begin SOURCE DOCUMENT
Talk about a beautiful find! The music of Whiskey Priest sounds familiar; it's that of the comforting sound of love, peace, and the calm feels of a serene sunset. This three-piece is most notable for the gorgeous vocals of Noah Hall, but their music is so hushed and gentle, it's had to notice the other two in the band. That's not meant as a slight; the simplicity of the arrangements on Hungry wouldn't lead you to think that Hall is backed by a band. And yes, Whiskey Priest is all about Noah Hall; the man has the voice of an angel, and the delicate gossamer-like music behind him makes the whole darn thing seem utterly angelic. Hall never sounds overly dramatic; his voice has the same heavenly quality found in Jeff Buckley, but he never attempts Buckley’s operatic melodrama heights. The music itself is pretty traditional folk, but the band offers spacey, trippy sounds on "Souvenir" and "Saturn." Oh, and there's a Guns 'n' Roses cover, too. I will not tell you what it is; listen to the album and find out for yourself—it's gorgeous!
Over the years, Jack Dangers, maestro behind Meat Beat Manifesto, has made some interesting, thought-provoking, and sometimes intense music. His newest release, Music for Planetarium, consists of eleven tracks commissioned for a planetarium in Budapest, and these eleven tracks most certainly feel like space. These songs are primarily drones, quiet drones, hushed drones, beautiful drones, and they remind me of the wonderful score to 2001. As such, Music for Planetarium is the perfect soundtrack for calm mornings and for quiet nights, and, if you so desire, for star-gazing. According to the notes, it was "recorded under a quilt at night in Marin County, CA." Hmmm...interesting! I've enjoyed the quietness of the tones on this; it's one of the more relaxing records I've heard this year.
For fun, I threw together a little podcast including songs from records out now or about to be: enjoy!
1. "The World The People Together (Come On)" -- The Dandy Warhols 2. "Dance Parties (Distant)" -- 65daysofstatic 3. "The Story of the Impossible" -- Peter von Poehl 4. "Mono no Aware" -- Hammock 5. "We Were So Entangled" -- Head Like A Kite 6. "Down for the Count" -- Daniel Ahern 7. "Northern Skies" -- The Instruments
About all I know about Beequeen is that they hail from the Netherlands and that they sporadically release beautiful records. I happened upon the band on the Important Records website, and I liked what I heard enough to purchase their newest record, Sandancing. After a few listens, I've decided I generally like what I've heard. The band is the longstanding collaboration between Freek Kinkelaar and Frans de Waard, but for this record they've added the vocals of Olga Wallis, a gorgeous singer with a lovely voice--once steeped in folk tradition, if I were to make an educated guess.
Musically speaking, the songs have a tendency of being rather nondescript, but that's quite fine; they're pretty and dark and that's all that matters. There's nothing too intrusive or unpleasant, either. At times, their sound reminds me of Weird Weeds, especially the song "Breathe." At other times, the music reminds me of Mazzy Star, His Name is Alive, and, on "The Honeythief," American Analog Set. Get the vibe here? Mellow, minimal, and occasionally stoned.
Honestly, I've neve heard their earlier work, so I have nothing to compare Sandancing to, but I'd be curious to hear it, because what I've heard here is pretty and interesting and downright enjoyable.
end SOURCE DOCUMENT
begin DATA ENTRIES
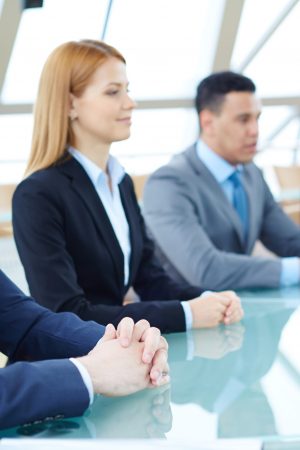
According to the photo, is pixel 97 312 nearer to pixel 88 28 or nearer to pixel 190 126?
pixel 88 28

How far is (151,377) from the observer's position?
4.42ft

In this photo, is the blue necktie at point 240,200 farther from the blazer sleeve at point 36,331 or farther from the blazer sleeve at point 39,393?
the blazer sleeve at point 39,393

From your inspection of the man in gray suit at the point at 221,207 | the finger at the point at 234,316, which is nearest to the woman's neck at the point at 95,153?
the man in gray suit at the point at 221,207

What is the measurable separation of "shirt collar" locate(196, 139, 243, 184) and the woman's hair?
0.88 metres

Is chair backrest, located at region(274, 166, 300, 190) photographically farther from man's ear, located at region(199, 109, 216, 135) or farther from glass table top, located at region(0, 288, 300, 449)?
glass table top, located at region(0, 288, 300, 449)

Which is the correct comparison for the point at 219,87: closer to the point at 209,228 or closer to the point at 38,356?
the point at 209,228

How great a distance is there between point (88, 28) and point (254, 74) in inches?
88.5

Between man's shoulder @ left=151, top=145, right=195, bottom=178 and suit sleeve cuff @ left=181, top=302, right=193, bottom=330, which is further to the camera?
man's shoulder @ left=151, top=145, right=195, bottom=178

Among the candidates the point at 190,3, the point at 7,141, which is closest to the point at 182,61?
the point at 190,3

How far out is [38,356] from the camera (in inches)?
63.4

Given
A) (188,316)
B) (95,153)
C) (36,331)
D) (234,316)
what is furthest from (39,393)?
(95,153)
end DATA ENTRIES
▸ EXERCISE 1
Write out the passage from the music reviews starting with "Musically speaking, the" and going on through "and occasionally stoned.".
▸ EXERCISE 2
Write what comes next in the music reviews, picking up after their last sentence.

▸ WRITTEN RESPONSE 1
Musically speaking, the songs have a tendency of being rather nondescript, but that's quite fine; they're pretty and dark and that's all that matters. There's nothing too intrusive or unpleasant, either. At times, their sound reminds me of Weird Weeds, especially the song "Breathe." At other times, the music reminds me of Mazzy Star, His Name is Alive, and, on "The Honeythief," American Analog Set. Get the vibe here? Mellow, minimal, and occasionally stoned.

▸ WRITTEN RESPONSE 2
As much as I liked Paul Dickow's last Strategy album, Future Rock, I like his new one, Music for Lamping, a bit more. The previous album was a curious blend of World Music-style rhythms blended with electronica, and it worked in a way Moby's styles theoretically should have worked. It was funky, but in a rather intellectual way. If Future Rock's modus operandi was to get your feet to move, Music for Lamping is the exact opposite; its charms are pure overcast, downbeat drone and foggy atmospherics. It's what some might call "space music," and rightly so: this is the sort of music that soundtracks starry nights, rainy nights, cloudy nights, moonlight nights, snowy nights, stormy nights. I think that's what Paul was going for; hence the connotations in the title! Heck, I'll be honest; when I first gave this record a go, I did so during the afternoon, and it didn't really reveal its inner beauty; as soon as the sun went down, though, well…hello sailor!
None of Music for Lamping clocks in at less than five minutes, and is bookended by two beautiful fourteen-minute compositions. But time isn't important here; like the best records of this genre, Music for Lamping is a record that flows seamlessly, and you don't really think about trivial things as songs or song titles or "gee, what is he going to do on the next track?" If you listen to Music for Lamping properly, you really won't care about such trivial matters. None of the songs are particularly assuming; there's not much activity within their melodies, but don't worry; the album won't bore you, though it will compel your senses to relax. If I were to describe what he's going for on songs like "I Can't Stand the Rain" or "Cathedral Spark," it's that he's trying to capture the sounds of a city at night. Of course that might be exactly what he's going for. If so, he's succeeded! Music for Lamping is one of the better 'chill-out' records I've heard in a while, and is a gorgeous though unsurprisingly lovely little treat from one of today's more prolific electronic composers.
An honest confession, if I may: I didn't care much for Valet's previous record, Blood is Clean. Why? Can't quite say, really. Sometimes one cannot fully vocalize their aesthetic decisions, and in such cases, why overanalyze? Accept you feel a certain way and move on. I always prefer to give a band or an artist the benefit of the doubt; after all, an unsatisfying record doth not an unsatisfying career make.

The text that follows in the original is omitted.